**Given problem:** In the mock draft below, rewrite the part running from "6. New York" up to and including "in round two.", swapping "pick" for "selection" each time it appears.

**Passage given:**
[START]

But rule changes made for safety reasons has tilted the sport decidedly in favor of teams with great passing attacks and pass defenses. But you have to be accurate to succeed, and Murray certainly showed great accuracy in 2018. 69% completion rate and 42 passing TDs against seven interceptions.
2. San Francisco 49ers - Nick Bosa, EDGE, Ohio St. (6'4" 270) *
Bosa was a standout at Ohio State, just like his older brother Joey was. Whether Nick also ends up in California remains to be seen, but at this point Bosa has to be the strong favorite to come off the board here.
There is a chance that the 49ers might like another EDGE (which usually designates either a 4-3 DE or a 3-4 OLB who are good pass rushers off the edge) player, maybe Josh Allen or Montez Sweat. But that would qualify as a surprise considering how strong of a prospect Bosa appears to be.
3. New York Jets - Josh Allen, EDGE, Kentucky (6'5" 250)
You might see the Jets trade back from this spot, perhaps a New York, New York trade if the Giants are itching to trade up to secure Ohio State QB Dwayne Haskins. The Jets should be able to get either Allen or Montez Sweat at #6, a calculated risk that might hinge on how the Jets size up the top edge rusher prospects.
4. Oakland Raiders - Quinnen Williams, DT, Alabama (6'4" 290) *
This is the first of three first-round selections that Oakland holds for the 2019 NFL Draft. Q. Williams is a remarkable talent, an absolute menace who excels at pass rushing from an interior defensive line position.
5. Tampa Bay Buccaneers - Montez Sweat, EDGE, Miss. St. (6'6" 245)
Much of how things sort out with these early picks will likely depend on how the various teams drafting near the top rate the various top EDGE pass-rushing prospects. If the Bucs are, say, higher on Sweat than Josh Allen, this is a rather nice way for the scenario to play out.
6. New York Giants - Dwayne Haskins, QB, Ohio St. (6'3" 220) *
If the Giants want to land Haskins, I suspect they will have to trade up to do so. The Giants hold this pick, the #17 overall pick acquired in the Odell Beckham Jr. trade with Cleveland, and the #37 overall pick early in round two.

[END]

**Records supplied:**
[START]

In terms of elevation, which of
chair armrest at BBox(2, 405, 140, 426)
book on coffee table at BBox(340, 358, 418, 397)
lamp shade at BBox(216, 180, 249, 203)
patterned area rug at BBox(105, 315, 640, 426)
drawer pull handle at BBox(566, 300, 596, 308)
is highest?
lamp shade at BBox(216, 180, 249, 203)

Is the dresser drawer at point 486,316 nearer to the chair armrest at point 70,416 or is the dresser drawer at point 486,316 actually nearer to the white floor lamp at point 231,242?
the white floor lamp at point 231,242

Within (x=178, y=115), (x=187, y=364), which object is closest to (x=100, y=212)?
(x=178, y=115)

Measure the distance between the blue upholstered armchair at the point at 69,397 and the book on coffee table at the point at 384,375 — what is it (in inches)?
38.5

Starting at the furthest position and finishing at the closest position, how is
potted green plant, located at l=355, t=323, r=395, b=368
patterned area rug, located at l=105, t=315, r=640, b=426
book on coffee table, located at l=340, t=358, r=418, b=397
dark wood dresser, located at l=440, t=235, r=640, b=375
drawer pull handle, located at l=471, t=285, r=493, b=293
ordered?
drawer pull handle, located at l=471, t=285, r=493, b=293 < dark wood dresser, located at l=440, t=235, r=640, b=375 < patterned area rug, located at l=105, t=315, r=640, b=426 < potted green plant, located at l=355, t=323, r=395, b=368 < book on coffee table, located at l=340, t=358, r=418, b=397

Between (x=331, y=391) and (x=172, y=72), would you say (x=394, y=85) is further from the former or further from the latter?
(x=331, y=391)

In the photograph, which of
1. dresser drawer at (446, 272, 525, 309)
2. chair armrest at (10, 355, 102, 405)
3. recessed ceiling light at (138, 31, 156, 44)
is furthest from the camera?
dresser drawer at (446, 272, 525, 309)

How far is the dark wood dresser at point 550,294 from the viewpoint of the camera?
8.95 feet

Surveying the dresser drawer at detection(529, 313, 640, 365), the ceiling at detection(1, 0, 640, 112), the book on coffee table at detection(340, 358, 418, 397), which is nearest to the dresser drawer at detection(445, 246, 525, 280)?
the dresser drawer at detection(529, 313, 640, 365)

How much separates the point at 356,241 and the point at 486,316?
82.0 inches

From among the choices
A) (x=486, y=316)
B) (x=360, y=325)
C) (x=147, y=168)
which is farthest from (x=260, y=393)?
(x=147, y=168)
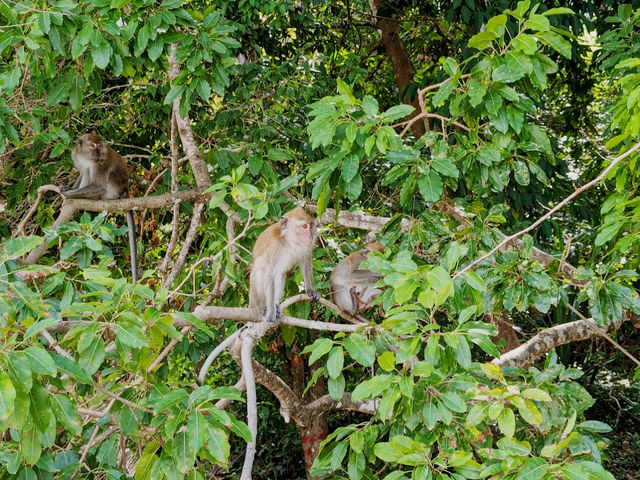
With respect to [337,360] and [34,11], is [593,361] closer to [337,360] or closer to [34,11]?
[337,360]

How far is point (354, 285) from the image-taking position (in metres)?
4.64

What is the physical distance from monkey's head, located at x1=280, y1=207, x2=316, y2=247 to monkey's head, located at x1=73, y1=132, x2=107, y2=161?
2.05m

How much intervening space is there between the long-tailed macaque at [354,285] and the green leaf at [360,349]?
6.46ft

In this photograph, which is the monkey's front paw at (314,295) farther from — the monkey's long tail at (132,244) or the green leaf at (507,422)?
the green leaf at (507,422)

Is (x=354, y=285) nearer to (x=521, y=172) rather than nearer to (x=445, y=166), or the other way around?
(x=521, y=172)

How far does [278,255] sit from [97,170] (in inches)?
78.5

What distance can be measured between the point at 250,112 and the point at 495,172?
246cm

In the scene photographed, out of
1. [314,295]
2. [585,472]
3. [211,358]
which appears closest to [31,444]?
[211,358]

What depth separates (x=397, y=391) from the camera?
229cm

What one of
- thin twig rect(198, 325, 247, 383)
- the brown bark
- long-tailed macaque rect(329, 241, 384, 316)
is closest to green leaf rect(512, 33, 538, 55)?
thin twig rect(198, 325, 247, 383)

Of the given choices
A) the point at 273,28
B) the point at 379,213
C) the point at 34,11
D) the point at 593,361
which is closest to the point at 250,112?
the point at 273,28

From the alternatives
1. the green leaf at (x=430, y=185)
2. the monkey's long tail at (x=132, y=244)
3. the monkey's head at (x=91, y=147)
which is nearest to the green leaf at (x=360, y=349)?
the green leaf at (x=430, y=185)

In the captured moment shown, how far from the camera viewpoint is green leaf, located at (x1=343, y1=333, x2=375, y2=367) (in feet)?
7.87

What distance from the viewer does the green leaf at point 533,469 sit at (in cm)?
201
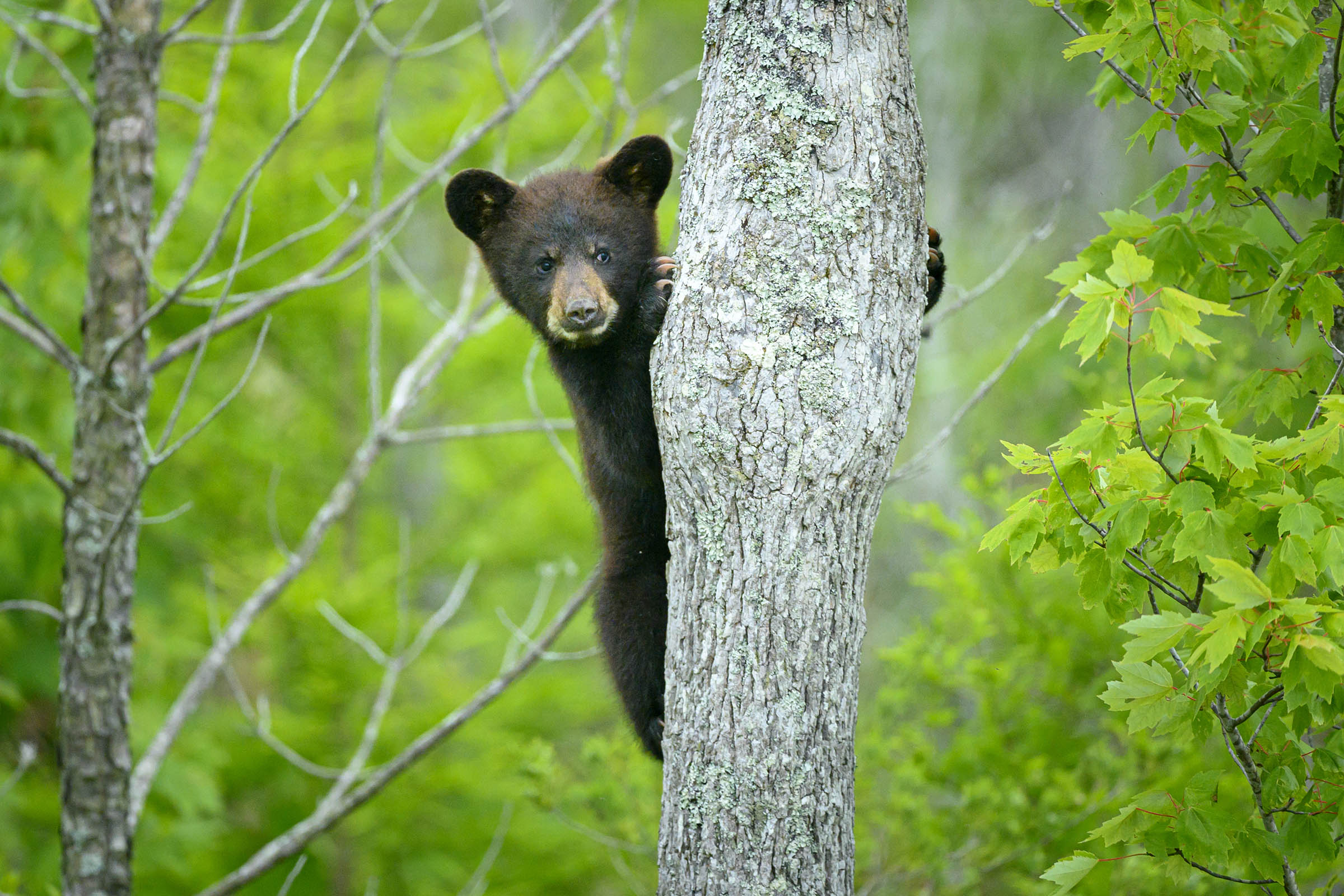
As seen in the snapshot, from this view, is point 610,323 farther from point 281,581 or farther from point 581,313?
point 281,581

[END]

**Finished exercise:**
6. New York Giants - Dwayne Haskins, QB, Ohio St. (6'3" 220) *
If the Giants want to land Haskins, I suspect they will have to trade up to do so. The Giants hold this selection, the #17 overall selection acquired in the Odell Beckham Jr. trade with Cleveland, and the #37 overall selection early in round two.